Participation in functionally independent SAH patients improved over time. However, 1 out of 3 patients (34.9%) still reported one or more participation restrictions 12 months post-SAH. Mood disturbance was negatively associated with the course of participation after SAH.
本研究旨在调查蛛网膜下腔出血(SAH)患者的参与问题、SAH后3至12个月的参与过程,并确定该过程的决定因素。
这是一项前瞻性队列研究。
研究在乌得勒支大学医学中心的SAH门诊进行。
研究对象包括日常生活活动能够自理的患者,这些患者在SAH事件发生3个月后到SAH门诊进行常规随访。

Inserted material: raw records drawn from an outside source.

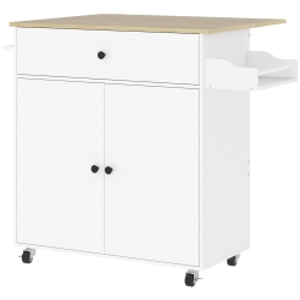 HOMCOM Rolling Kitchen Island with Drop Leaf, Kitchen Storage Cart with Drawer, Spice Rack and Towel Rack, White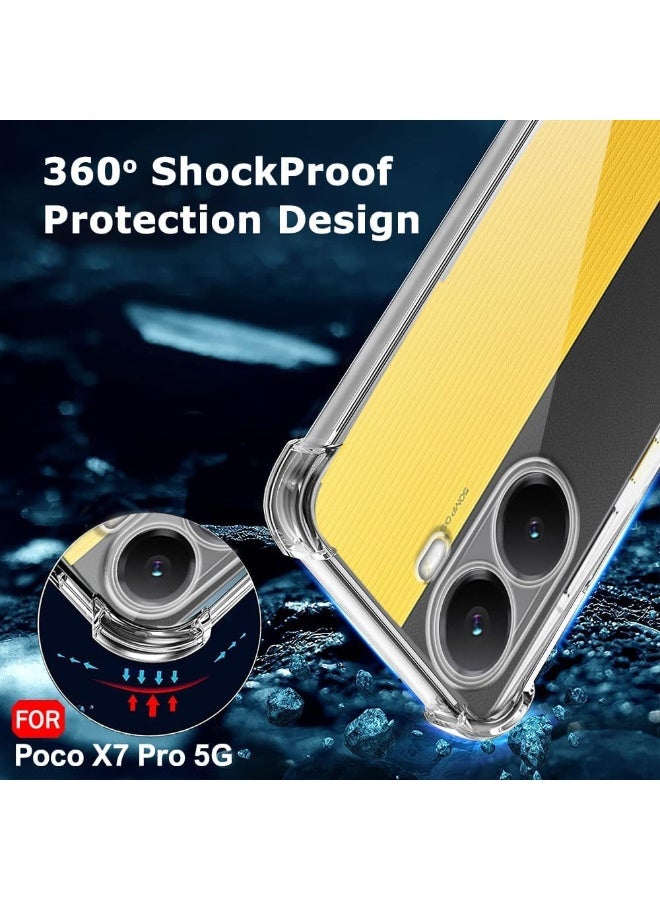 Muzz غطاء خلفي شفاف من الكريستال الواضح لهاتف Xiaomi Poco X7 Pro 5G | غطاء TPU ناعم مقاوم للصدمات | حواف مبطنة لحماية قصوى للغطاء الخلفي لهاتف Poco X7 Pro 2025 - Image 5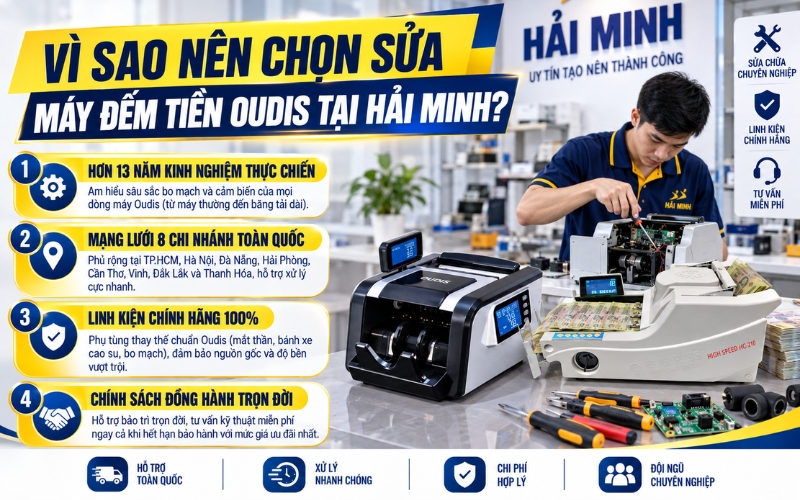 Vì sao nên chọn dịch vụ sửa chữa máy đếm tiền Oudis tại Hải Minh?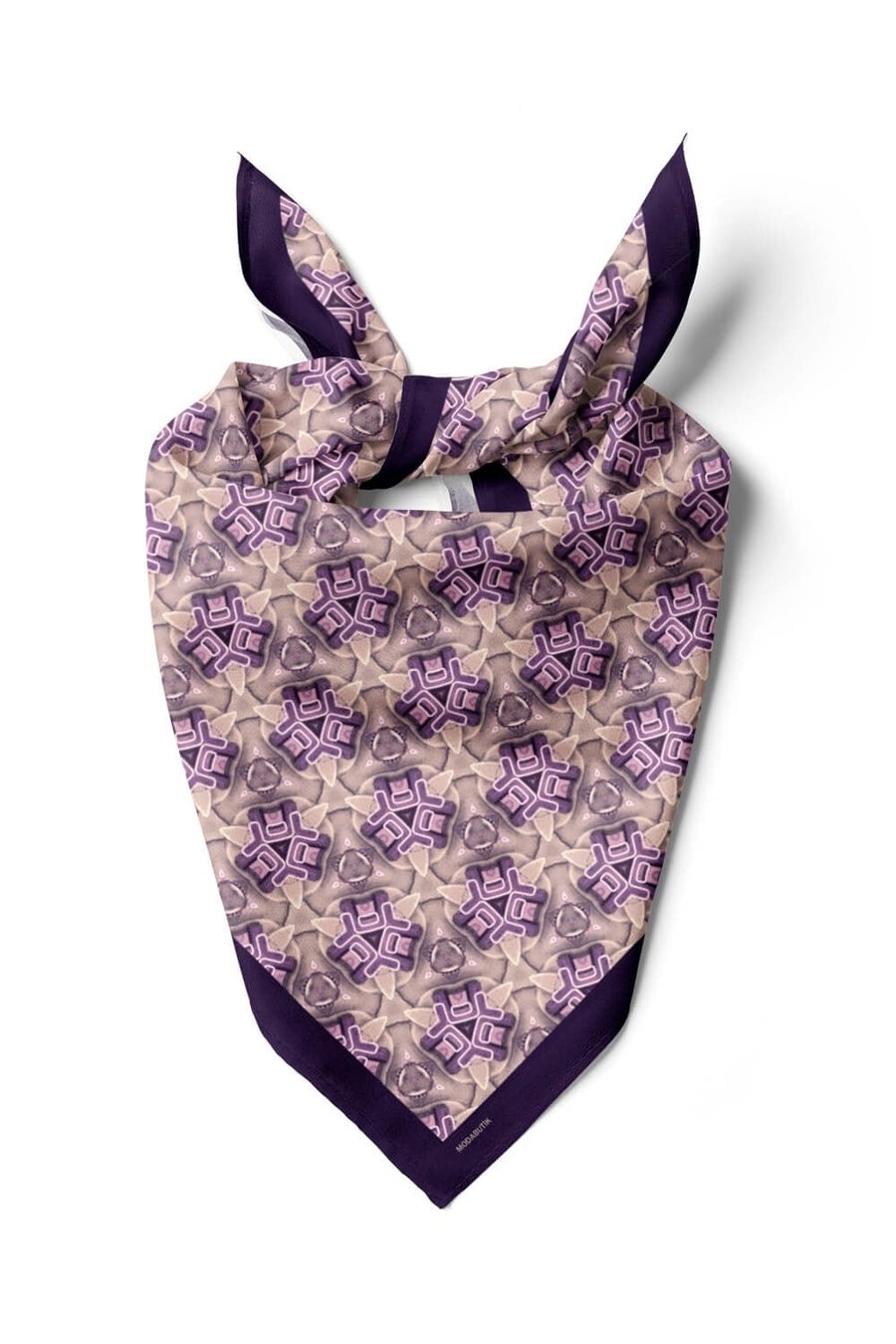 Violla D52 Kadın Geometric Desenli Bandana 50x50 Mor DG0240-22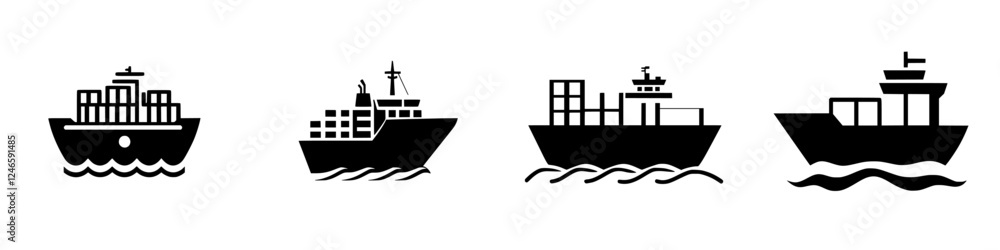 Obraz premium Various cargo ships navigating through water showcasing different designs and sizes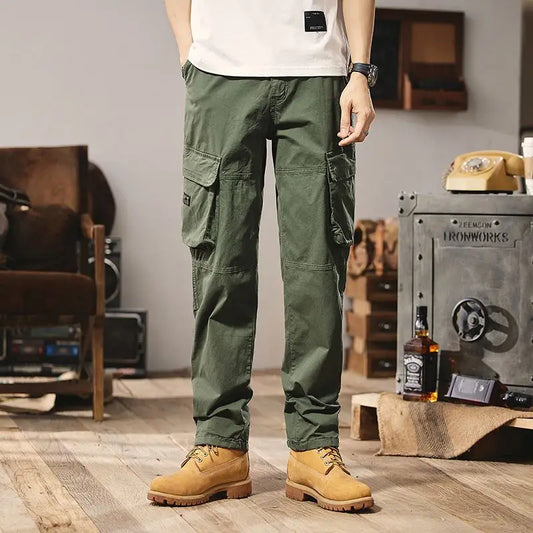 Men Fashion Military Cargo Pants Regualr Straight Fit Cotton Camouflage Green Black Grey Color Trousers W9202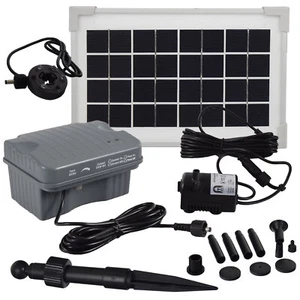 Agora-Tec® Solar Springbrunnen Pumpe Teichpumpen Set Wasserspiel mit Akku & LED - Bild 1 von 8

在SAH后3、6和12个月,使用乌得勒支康复参与评估量表的限制量表评估参与情况。进行重复测量方差分析以确定参与的可能决定因素(人口统计学和SAH特征、情绪和认知)。
共纳入100例患者。SAH后3个月,最常报告的限制涉及工作/无薪工作/教育(70.5%)、家务(50.0%)和外出(45.2%)。SAH后12个月,患者在工作/无薪工作/教育(24.5%)、家务(23.5%)和房屋内外杂务(16.3%)方面感到限制最大。SAH后3至6个月以及3至12个月期间,参与得分显著提高。参与过程与情绪、认知和性别有关,但在多变量分析中仅由情绪决定(F[1, 74]=18.31,P=.000,偏η²:.20),表明情绪障碍患者在每个时间点的参与得分较低。
功能独立的SAH患者的参与情况随时间改善。然而,1/3的患者(34.9%)在SAH后12个月仍报告有一项或多项参与限制。情绪障碍与SAH后的参与过程呈负相关。